The second bank holiday falls at the end of May after Whitsun during the Christian festival of Pentecost. On Whit Sunday, Christians celebrate the descension of the Holy Spirit on Jesus' disciples. in the past, because so much of the country would be in church on Sunday and Monday at this time, the public was given a bank holiday. The Whitsun Bank Holiday is also known as the Spring Bank holiday.
Bank holidays are different from public holidays like Christmas Day or Good Friday when all schools and most businesses are closed. New Bank Holidays are created for special occasions: the most recent was for the coronation of King Charles III.
On May Day, (and also during Whitsun and Christmas) in some villages and towns, you might see people performing a traditional folkdance called Morris Dancing. It is thought by some that the name Morris is derived from the Moors of North Africa. The dancers face each other in lines, wearing bright costumes and bells on their legs. They may carry handkerchiefs that they wave around or sticks that they bang together as they dance. The dancers are usually accompanied by traditional instruments such as the accordion, fiddle and drum.

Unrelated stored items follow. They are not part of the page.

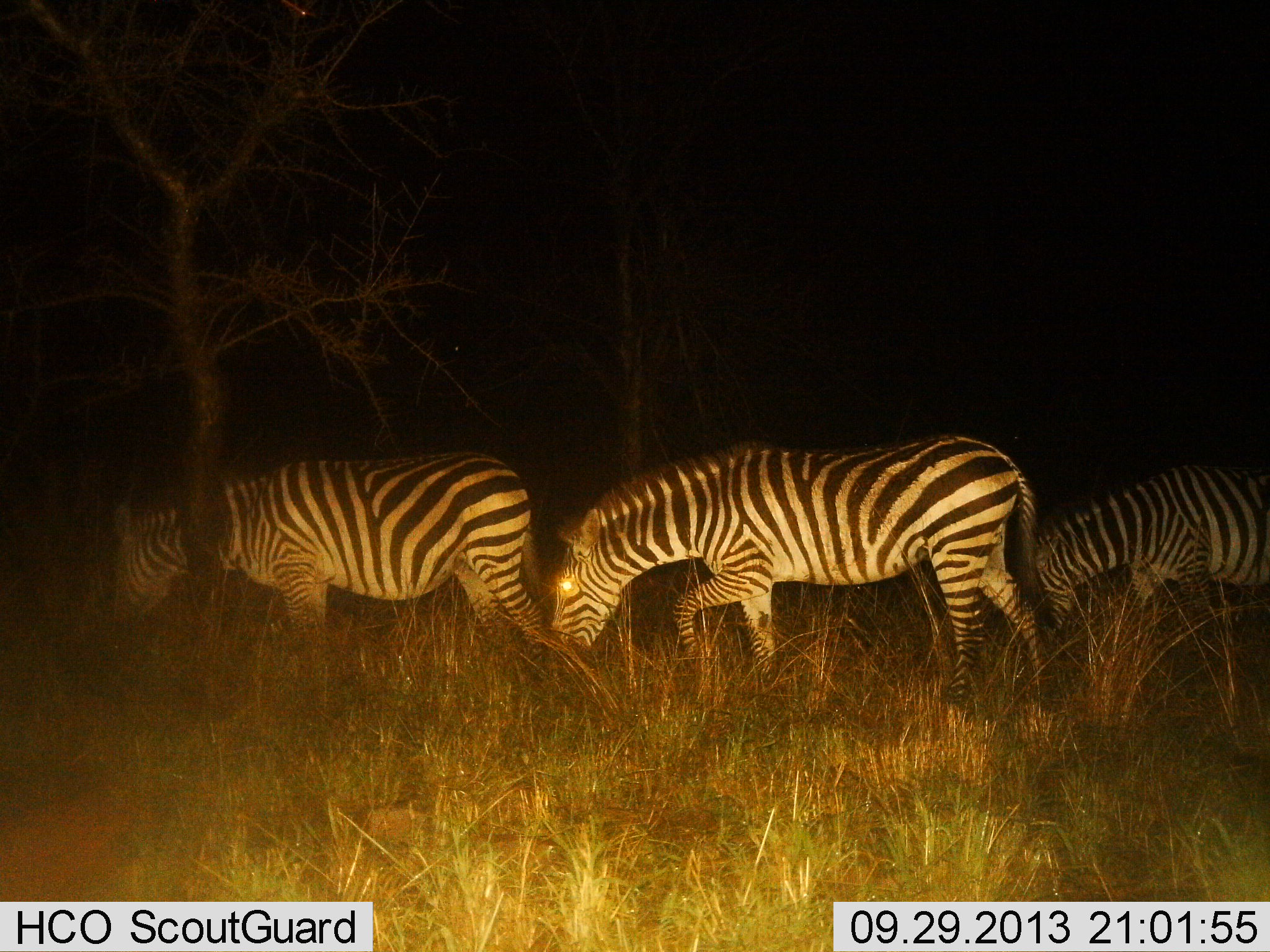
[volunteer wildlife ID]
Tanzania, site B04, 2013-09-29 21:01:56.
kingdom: Animalia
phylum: Chordata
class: Mammalia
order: Perissodactyla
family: Equidae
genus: Equus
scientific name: Equus quagga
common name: plains zebra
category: zebra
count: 3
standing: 7%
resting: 0%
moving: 60%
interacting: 0%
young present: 0%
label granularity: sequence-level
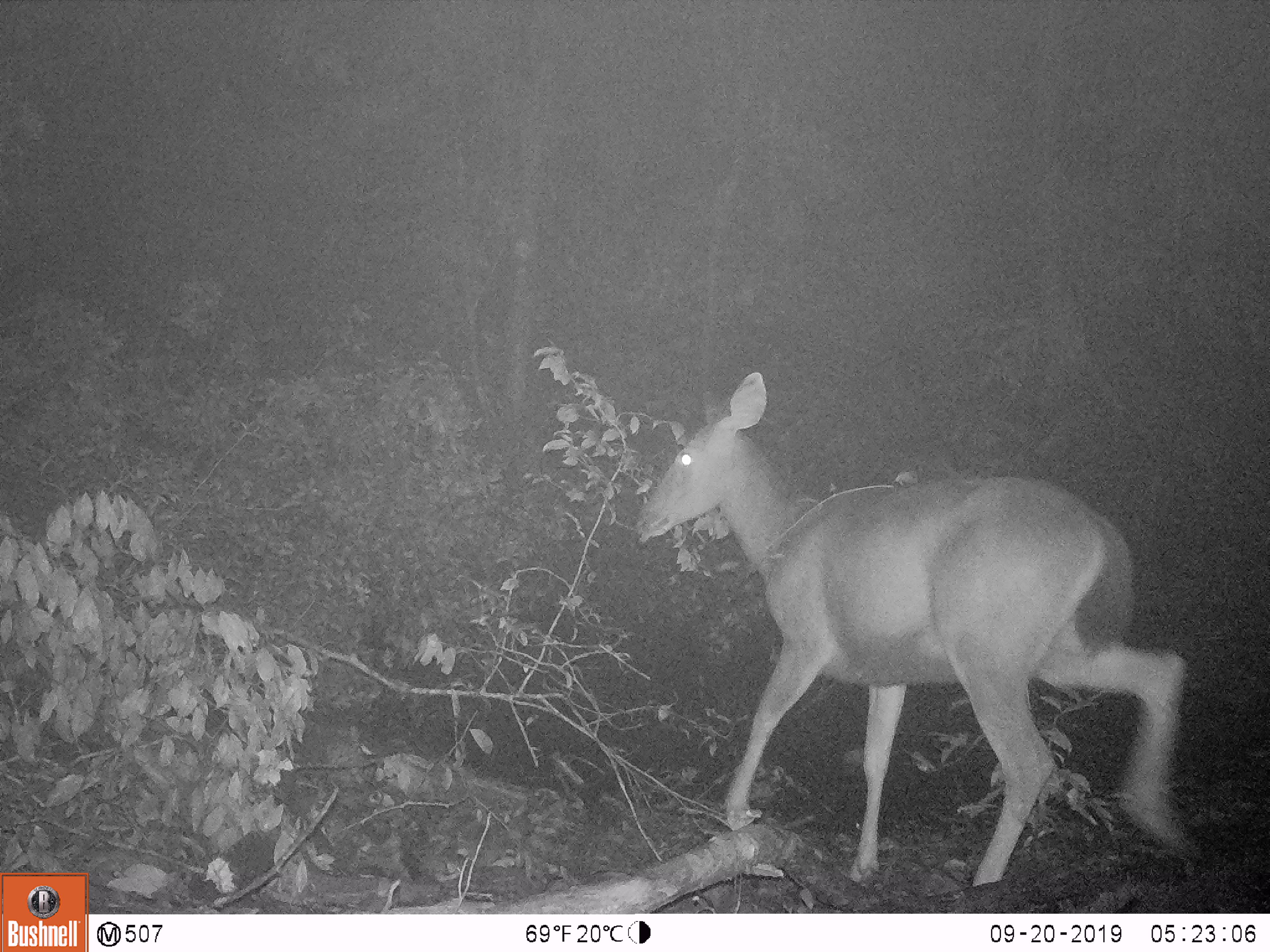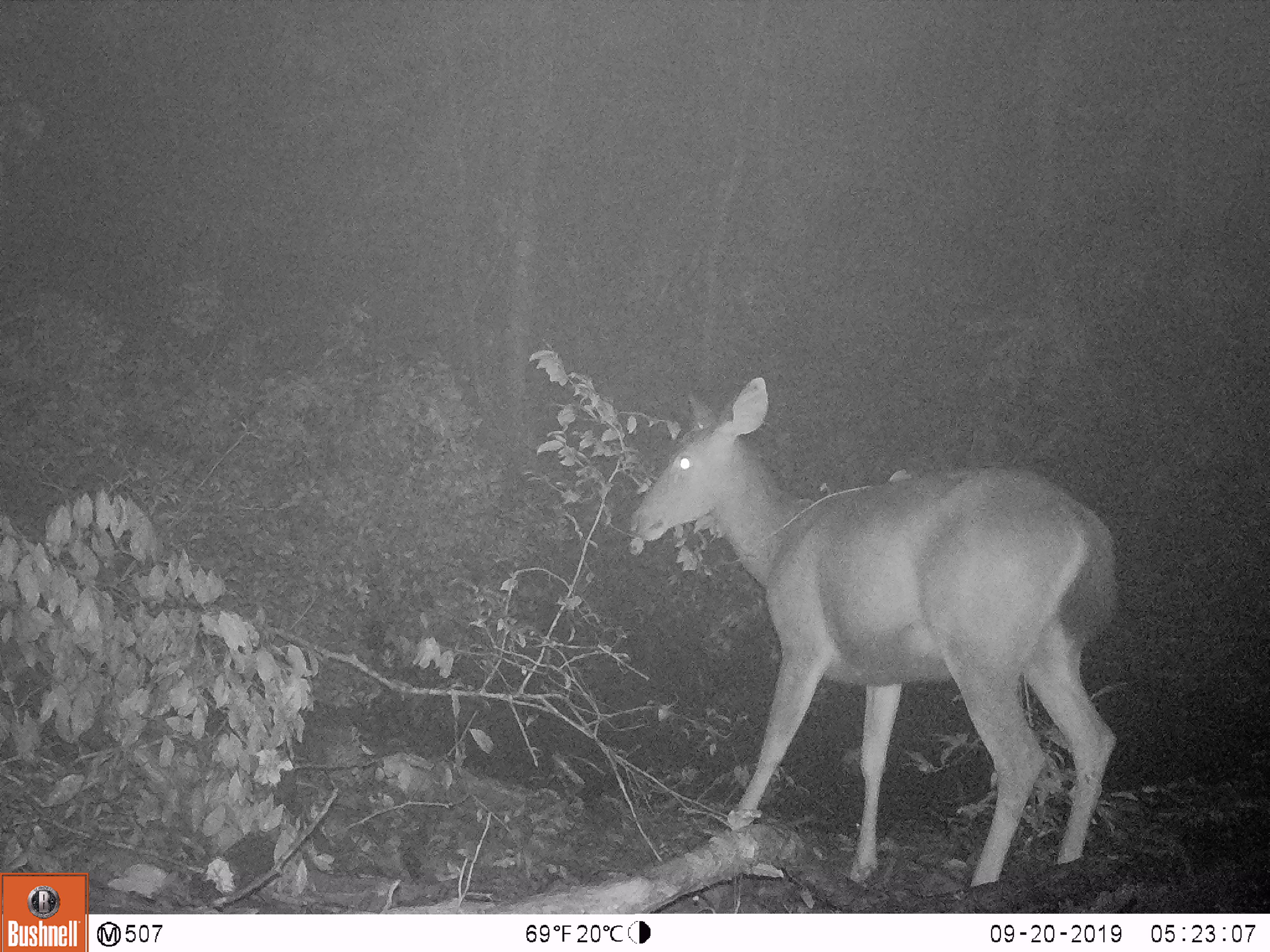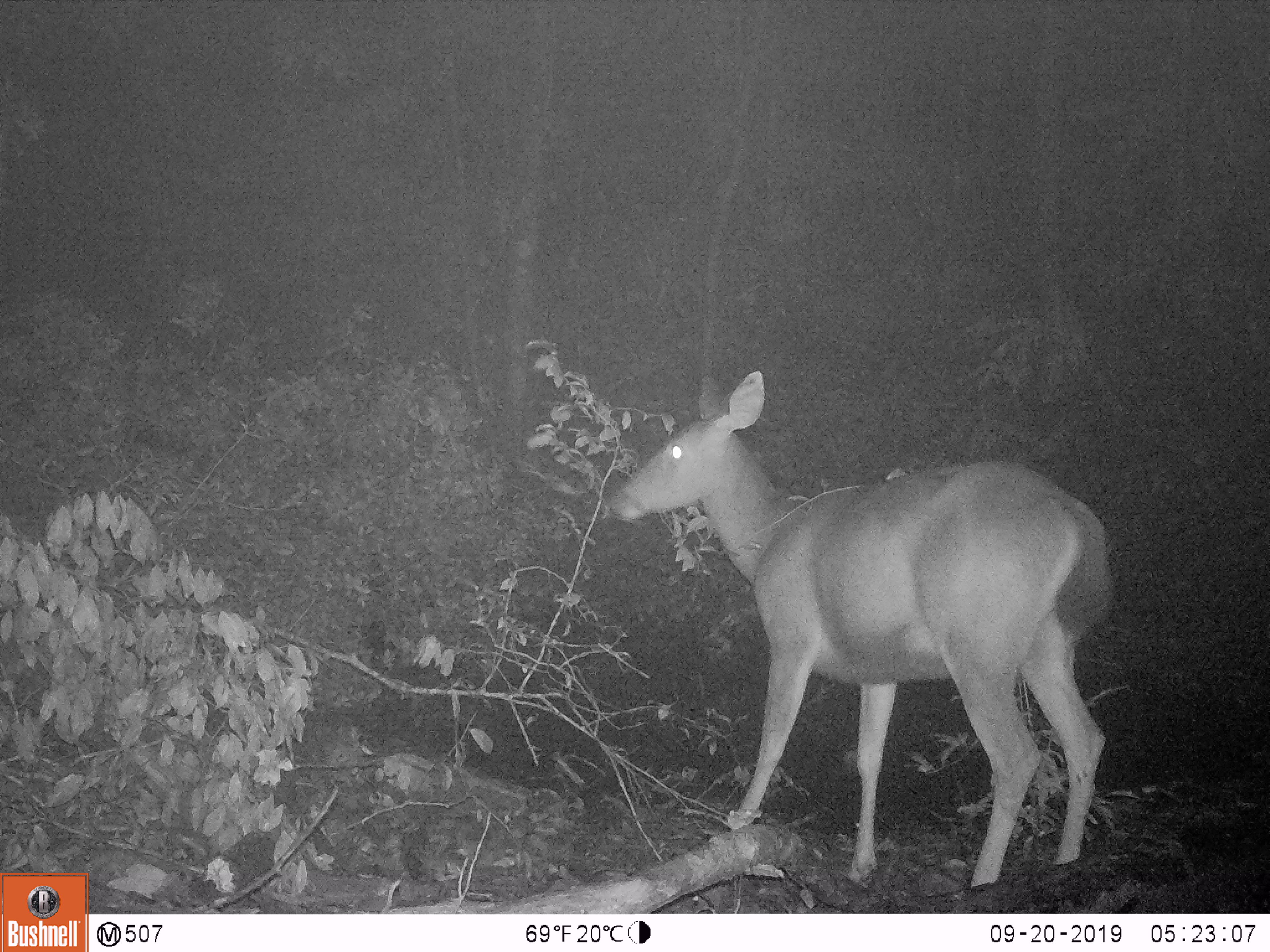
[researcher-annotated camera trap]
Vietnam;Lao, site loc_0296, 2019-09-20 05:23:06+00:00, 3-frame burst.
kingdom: Animalia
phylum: Chordata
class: Mammalia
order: Artiodactyla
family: Cervidae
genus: Rusa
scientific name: Rusa unicolor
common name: sambar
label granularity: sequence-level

A Bank Holiday always falls on a Monday. People often use this extra day to take a short trip to another location, to visit family, or even to go abroad. During the spring and summer, you'll see lots of people having picnics in parks or drinking outside pubs on a Monday afternoon. Music festivals like Creamfields and Cross the Tracks take place on the Spring Bank Holiday weekend so that revellers have the Monday to recover though there are often quite a few hangovers on the Tuesday too! Although banks, schools and some businesses are closed for Bank Holidays, many tourist attractions are open. It’s a good time to do some sightseeing but expect queues!
Bank Holiday fun facts
They were introduced for banks by politician and banker Sir John Lubbock in 1871
They used to be nicknamed St Lubbock's Days. Sir John Lubbock was never made a saint, but the days were given this name in his honour for a while.
We don't get many! The UK has 8 bank holidays through the year. The only country with less is Mexico, with 7. The country with the most bank holidays is India, with a whopping 21!
We used to have loads! Until 1834, there were 33 bank holidays in the UK. This was because saint's days and religious holidays were included. Unfortunately, in 1834 this was reduced to a miserly 4.